Houston: I talked to a design firm in Australia. They’re like, “One day we were in the offices, the next day we weren’t. There was just one problem: All of our servers were physically located in the office, and we had no way to get to them from home. So we had to do this emergency migration to Dropbox. And it worked great. And instead of working from three physical sites, we were now working from dozens. Everybody was working from home, but we were really working from Dropbox.” And so a lot of similar stories like that. It was amazing that this all worked, that knowledge work was able to continue the way that it did. I mean, you don’t even want to think about, like, 10 years before what the impact this might have had. But then our employees. Right? So folks had family members who were either medically at risk or economically threatened, all the layoffs and furloughs that were happening back then. So first just helping getting everyone settled. But then, as we thought of it, it was clear that this was one of the biggest changes to knowledge work we’ll ever experience. And the floorboards have been ripped up by this crazy pandemic. But when you sort of step back and realize, well, we don’t have to put them back down exactly the way they were before. This is a once-in-a-lifetime opportunity to really be intentional about how the nature of work, what should a work week look like? What is the purpose of a physical space? How should we relate to each other? What are the different kinds of tasks that need to happen? When we thought about our customers saying, “Hey, we work in Dropbox,” or “Dropbox is basically our digital environment, which means you’re our working environment,” that completely changes how you think about what you build. So it ended up becoming a very creatively fertile period for what we built and changed a lot of the direction of what we were doing.
Kerr: That’s great.
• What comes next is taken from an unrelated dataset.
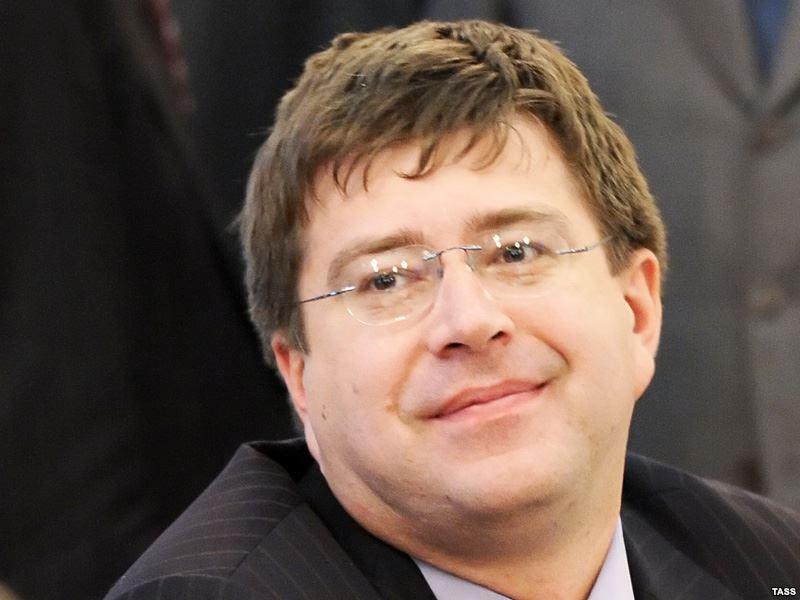 Aleksandr Vladimirovich Konovalov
And then, as you think about going into the second year of the pandemic, all the way up until now, perhaps one of the biggest manifestations has been the challenges of finding labor, workers, what some have called the Great Resignation. How has that played out?
Houston: In our experience, it has been more of a Great Reshuffling or Great Musical Chairs than just resigning and opting out of the workforce entirely. So this created problems and opportunities. Well for us, for Dropbox, around October 2020, we announced our Virtual First working model. And we had a very strong in-person culture before the pandemic, so this was a big shift. But we were basically saying that we’re not going to ask people to come to work every week. We’re not going to have individual workspaces in the office. The offices will become convening and collaborative spaces, because we think there’s a lot that you can get done from home, and there’s a lot of benefits for flexibility. And then we’re going to have these really concentrated in-person experiences, or really be thoughtful about how do we bring people together and convene people and use that time to build a lot of relationships and culture in a short period. One of the positive implications is that we can unlock pools of talent from anywhere. So while we had an elevated attrition, like most companies, but then it was a total boon for recruiting. So on balance, it is very positive for us, but it’s really disruptive. We’ve lost a lot of that kind of interpersonal connective tissue by going remote. And I think the world is certainly, we’re all thinking, certainly a lot of the productivity companies are thinking about, how do we get some of that back?
Kerr: Yeah. Let me go back a little bit though to your Virtual First decision. What were the most important factors for Dropbox making the very sort of strong, aggressive choice that it made? And then, do you have any early feedback about what went right? What went wrong? What are you kind of calibrating as this kind of six months and eight months goes by?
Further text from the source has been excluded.